* Stated goal:
Write out every line of the material below verbatim, leaving out the pictures.

* Records shown:
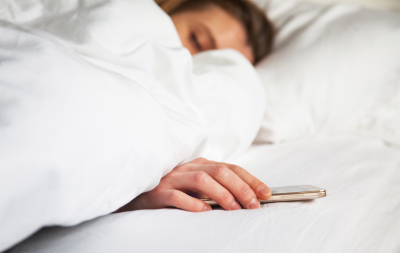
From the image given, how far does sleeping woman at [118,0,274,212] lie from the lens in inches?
14.4

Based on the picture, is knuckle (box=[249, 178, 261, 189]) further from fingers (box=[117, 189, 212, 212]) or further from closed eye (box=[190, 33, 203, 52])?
closed eye (box=[190, 33, 203, 52])

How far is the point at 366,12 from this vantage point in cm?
91

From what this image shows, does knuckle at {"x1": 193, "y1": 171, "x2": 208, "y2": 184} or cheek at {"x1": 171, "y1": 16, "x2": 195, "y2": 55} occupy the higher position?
knuckle at {"x1": 193, "y1": 171, "x2": 208, "y2": 184}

* Exercise solution:
From the image given, how far does sleeping woman at [118,0,274,212] lie from the lens in inches?
14.4

Based on the picture, is knuckle (box=[249, 178, 261, 189]) further from fingers (box=[117, 189, 212, 212]) or further from closed eye (box=[190, 33, 203, 52])?
closed eye (box=[190, 33, 203, 52])

How far is the point at 366,12 from this vantage point in cm?
91

From what this image shows, does knuckle at {"x1": 193, "y1": 171, "x2": 208, "y2": 184} or cheek at {"x1": 171, "y1": 16, "x2": 195, "y2": 55} occupy the higher position?
knuckle at {"x1": 193, "y1": 171, "x2": 208, "y2": 184}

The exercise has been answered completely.